#### À RÉALISER
(a) Répondre aux questions suivantes à partir de la critique théâtrale, une réponse par ligne :
(i) À qui la critique attribue-t-elle l'écriture des dialogues et des chœurs ?
(ii) Quel personnage joue ensuite le chœur ?
(iii) Quelle pièce d'Eschyle est associée à Maurice Jacquemont et au Groupe de Théâtre antique de la Sorbonne ?
(b) Reprendre la critique théâtrale après sa dernière phrase et en poursuivre la rédaction.

#### EXTRAIT PRÉSENTÉ
Quant au texte, à le relire de près en grec ancien, les dialogues et chœurs, magistralement écrits par Sophocle, souffrent de cette “nouvelle traduction” qui malgré sa clarté, au style souvent racoleur, ne tient pas la route. Du moins à ce qu’en révèle le surtitrage; c’est du genre: “ Donc, fais tes magouilles”. “Ecoute-moi, tu parles comme un petit dictateur; “ J’ai été prise en flagrant délit de piété absolue”.
Côté dramaturgie, ce n’est guère plus convaincant, on se demande bien pourquoi Jocaste joue ensuite le chœur, pourquoi il y a a toutes ces images vidéo qui n’ont rien à faire là et qui parasitent la vision du spectacle, pourquoi Tirésias et Hémon se bagarrent, pourquoi Antigone, une fois morte, revient à la fin, avec des bribes de texte emprunté à celui du chœur réduit à quelques comédiens perdus sur ce grand plateau. Même si le problème du chœur est toujours difficile, quand on veut monter une tragédie antique. Maurice Jacquemont, et le Groupe de Théâtre antique de la Sorbonne avec Les Perses d’Eschyle, Antoine Vitez avec Electre de Sophocle, ou Peter Stein avec sa fameuse Orestie, eux, avaient mieux réussi leur coup. Là, Ivo van Hove a esquivé… Dommage.

#### Données sur les relations spatiales

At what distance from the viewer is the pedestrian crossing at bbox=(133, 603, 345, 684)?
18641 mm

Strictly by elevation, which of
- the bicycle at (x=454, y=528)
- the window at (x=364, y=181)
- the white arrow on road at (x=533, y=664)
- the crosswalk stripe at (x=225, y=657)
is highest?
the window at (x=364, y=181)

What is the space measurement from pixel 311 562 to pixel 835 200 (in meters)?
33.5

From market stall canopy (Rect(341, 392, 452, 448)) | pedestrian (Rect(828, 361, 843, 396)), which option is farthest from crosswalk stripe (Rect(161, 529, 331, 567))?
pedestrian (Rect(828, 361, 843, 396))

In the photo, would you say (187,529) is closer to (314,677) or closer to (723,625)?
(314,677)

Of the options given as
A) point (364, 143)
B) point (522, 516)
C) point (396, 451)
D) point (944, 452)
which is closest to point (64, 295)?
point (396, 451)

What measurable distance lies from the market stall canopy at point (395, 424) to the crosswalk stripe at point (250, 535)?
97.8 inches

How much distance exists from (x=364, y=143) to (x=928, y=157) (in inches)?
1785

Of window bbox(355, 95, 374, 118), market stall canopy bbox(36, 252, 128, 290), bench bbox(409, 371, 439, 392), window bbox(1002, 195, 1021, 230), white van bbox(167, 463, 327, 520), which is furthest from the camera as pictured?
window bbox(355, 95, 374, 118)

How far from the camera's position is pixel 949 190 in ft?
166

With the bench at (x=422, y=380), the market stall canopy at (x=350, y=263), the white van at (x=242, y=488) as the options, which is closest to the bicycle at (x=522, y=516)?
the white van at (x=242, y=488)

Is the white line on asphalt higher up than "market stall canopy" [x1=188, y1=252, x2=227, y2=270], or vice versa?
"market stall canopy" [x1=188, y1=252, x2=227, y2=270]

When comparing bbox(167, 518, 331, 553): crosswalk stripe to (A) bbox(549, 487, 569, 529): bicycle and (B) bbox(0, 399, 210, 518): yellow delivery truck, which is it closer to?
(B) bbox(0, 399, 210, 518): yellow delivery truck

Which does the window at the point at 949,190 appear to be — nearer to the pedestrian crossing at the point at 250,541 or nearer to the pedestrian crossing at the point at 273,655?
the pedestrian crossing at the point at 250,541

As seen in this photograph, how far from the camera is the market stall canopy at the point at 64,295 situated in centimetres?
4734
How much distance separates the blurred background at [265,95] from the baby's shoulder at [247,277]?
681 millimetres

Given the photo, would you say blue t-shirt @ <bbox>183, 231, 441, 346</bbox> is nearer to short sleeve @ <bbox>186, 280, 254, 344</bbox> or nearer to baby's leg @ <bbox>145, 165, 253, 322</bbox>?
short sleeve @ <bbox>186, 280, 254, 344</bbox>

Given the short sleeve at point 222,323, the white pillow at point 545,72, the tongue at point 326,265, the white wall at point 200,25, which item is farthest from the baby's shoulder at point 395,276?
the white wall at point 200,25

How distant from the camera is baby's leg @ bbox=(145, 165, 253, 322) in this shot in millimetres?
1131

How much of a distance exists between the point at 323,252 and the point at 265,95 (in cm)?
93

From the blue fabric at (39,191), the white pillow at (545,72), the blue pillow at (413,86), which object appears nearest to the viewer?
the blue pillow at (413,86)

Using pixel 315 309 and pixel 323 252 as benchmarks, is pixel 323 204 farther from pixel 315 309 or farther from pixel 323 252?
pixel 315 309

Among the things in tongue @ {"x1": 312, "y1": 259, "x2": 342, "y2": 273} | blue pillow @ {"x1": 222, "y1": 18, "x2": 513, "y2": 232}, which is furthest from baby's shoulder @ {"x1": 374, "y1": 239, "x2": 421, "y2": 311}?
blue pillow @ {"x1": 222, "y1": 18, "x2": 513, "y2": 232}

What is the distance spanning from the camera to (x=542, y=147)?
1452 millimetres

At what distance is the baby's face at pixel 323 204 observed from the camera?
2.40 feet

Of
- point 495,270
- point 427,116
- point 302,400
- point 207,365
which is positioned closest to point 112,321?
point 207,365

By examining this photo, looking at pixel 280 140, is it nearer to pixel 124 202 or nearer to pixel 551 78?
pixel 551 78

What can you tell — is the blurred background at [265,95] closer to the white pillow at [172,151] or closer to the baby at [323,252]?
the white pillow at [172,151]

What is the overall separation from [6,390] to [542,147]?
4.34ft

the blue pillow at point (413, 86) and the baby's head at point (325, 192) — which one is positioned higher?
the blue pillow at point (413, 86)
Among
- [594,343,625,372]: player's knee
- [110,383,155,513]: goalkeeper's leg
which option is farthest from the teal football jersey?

#### RÉPONSES ATTENDUES
(a)
(i) Sophocle
(ii) Jocaste
(iii) Les Perses

(b)
Tout se passe comme si le metteur en scène qui a reçu cette commande, avait livré un produit de luxe,bien emballé (sans doute coûteux) avec vedette à la clé… mais d’une parfaite sécheresse et où l’émotion est aux abonnés absents. Et il en aurait sans doute été de même, si Juliette Binoche avait choisi une autre tragédie grecque, puisqu’à l’écouter, elle a été au centre de ce projet.
Ivan do Hove dit des choses très justes dans sa note d’intention, notamment quand il parle de cette mise en scène, un cortège funéraire organisé par les Pays-Bas avec un corbillard sur cent kilomètres pour chaque victime du vol Malaysian Airlines abattu en Ukraine. Mais malheureusement, on ne retrouve pas grand chose de ce tragique dans sa mise en scène ni dans l’interprétation de Juliette Binoche, sinon parfois dans quelques dialogues entre Créon et Tirésias.
Bref, Ivo van Hove a raté sa cible; une fois de plus, la leçon est claire: la tragédie grecque, c’est difficile mais cela marche, et comment! à une seule condition: ne pas tricher, et ne pas choisir un parti pris de modernité à tout prix, et/ou une excellente actrice/vedette de cinéma, pour jouer le rôle principal d’une pièce mythique. Cela ne suffit pas, et fonctionne pas ou mal.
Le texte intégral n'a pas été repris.